Seine neue familiäre Situation nimmt es selbstverständlich auch zum Anlass, das Verhältnis Frau-Mann in vielerlei Facetten zu beleuchten, wobei er nach einigem Zögern und moralischen Bedenken auch aus dem  Tagebuch seiner Frau vorliest.

Dann stellt Ratschiller sein neues Geschäftsmodell vor. Er arbeite seit kurzem mit Guy zusammen, der beim „Cirque Zero“ tätig war und jetzt Fassadenkletterer ist. Und während Ratschiller hier die Kabarett-Besucher zu unterhalten versuche, räume sein Partner die Wohnungen eben dieser Besucher aus. Erleichtert würde ihnen das durch die zahlreichen namentlichen Reservierungen, wodurch die Adressen nicht schwer zu eruieren waren. Er geht damit so weit, dass er nach der Pause die Namen jener Besucher verliest, mit deren Wohnungen sein Partner mittlerweile fertig sei. Er hätte aber nichts dagegen, wenn auch sie noch in der Vorstellung blieben.

Nach der Pause erhöht Ratschiller das Tempo. Und hier rückt das Thema „Kultur“ in vielerlei Prägungen ins Zentrum.

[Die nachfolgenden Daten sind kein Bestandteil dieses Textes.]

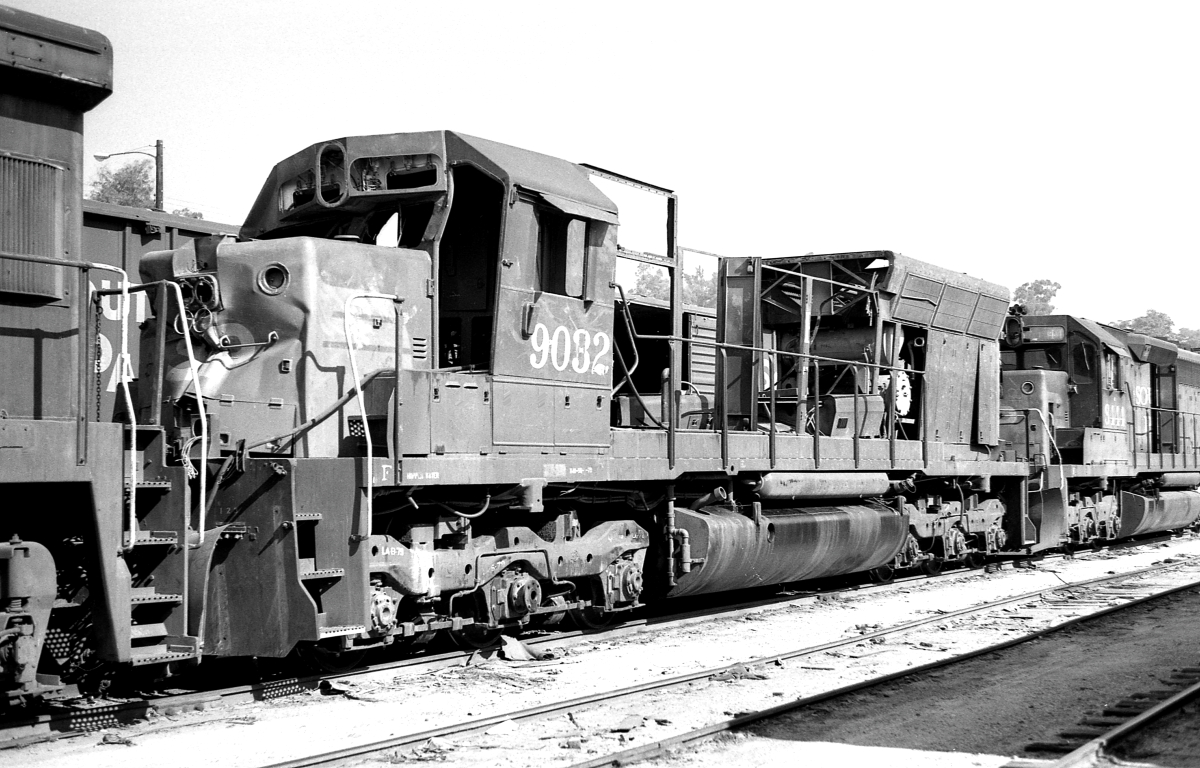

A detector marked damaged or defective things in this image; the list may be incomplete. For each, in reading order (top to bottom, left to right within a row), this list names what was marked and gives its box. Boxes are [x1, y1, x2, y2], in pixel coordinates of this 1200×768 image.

rusty metal surface [667, 504, 907, 600]
rusty metal surface [1113, 489, 1200, 537]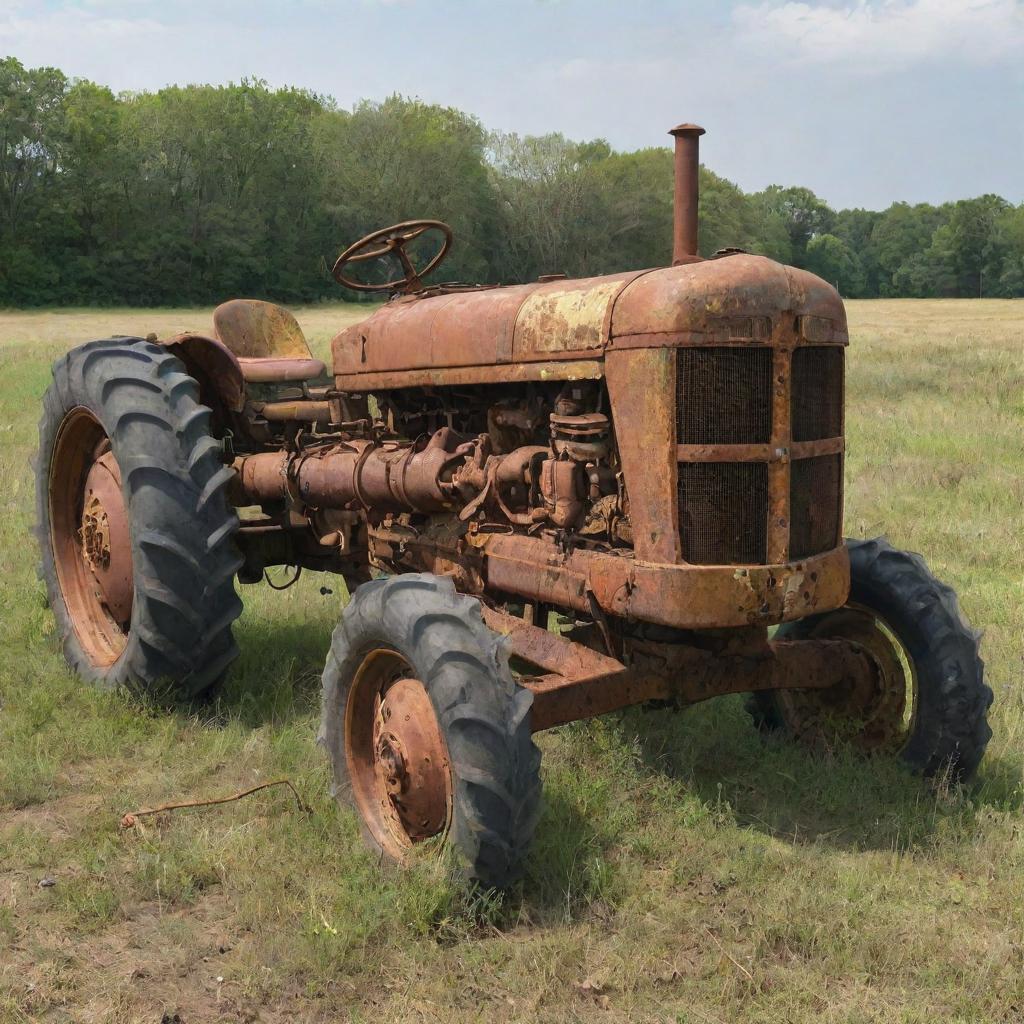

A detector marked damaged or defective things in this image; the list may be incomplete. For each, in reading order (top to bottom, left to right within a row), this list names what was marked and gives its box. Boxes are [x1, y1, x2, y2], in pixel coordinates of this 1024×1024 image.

rusty tractor [37, 121, 991, 888]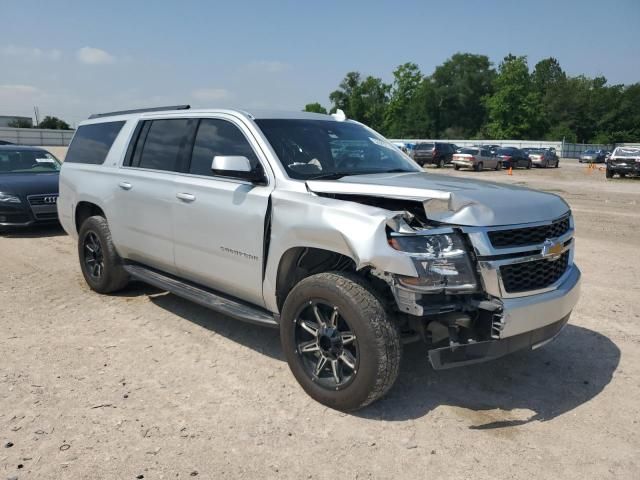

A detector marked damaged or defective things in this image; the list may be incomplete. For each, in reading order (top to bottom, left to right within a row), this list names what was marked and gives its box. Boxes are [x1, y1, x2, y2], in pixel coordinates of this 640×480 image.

crumpled hood [308, 172, 572, 226]
broken headlight [388, 232, 478, 292]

Ob es um die Entwicklung der Städte, um die Finanzwelt oder auch um den Beitrag des Islams zur europäischen Kultur geht, immer nimmt er eindeutig Stellung. Das gipfelt in beißendem Spott am Chef eines österreichischen Glückspielkonzerns, der – und hier zeigt sich  Ratschiller fassungslos, dass es daran nicht mehr Kritik gibt – mittlerweile zum größten Kulturmäzen geworden ist. Dass er das  aber nur tut, um sich freizukaufen, steht für den Kabarettisten außer Zweifel. Wie wirksam politisches Kabarett sein kann, wird dann ebenfalls beleuchtet. „Ist das Kabarett Teil der Lösung oder Teil des Problems?“

Jedenfalls ist ihm mit „Doppelleben“ ein eindrucksvolles Programm geglückt, das er selbst – meiner Meinung nach völlig zu Unrecht – als Minderheitenprogramm bezeichnet. Deshalb mein Rat: Gehen Sie hin, Ratschiller ist im Februar wieder im Niedermair und davor und danach in Österreich und Deutschland unterwegs, Sie werden es sichern nicht bereuen. Und ich bin auch sicher, dass sich Guy in dieser Zeit nicht um Ihre Wohnung „kümmern“ wird.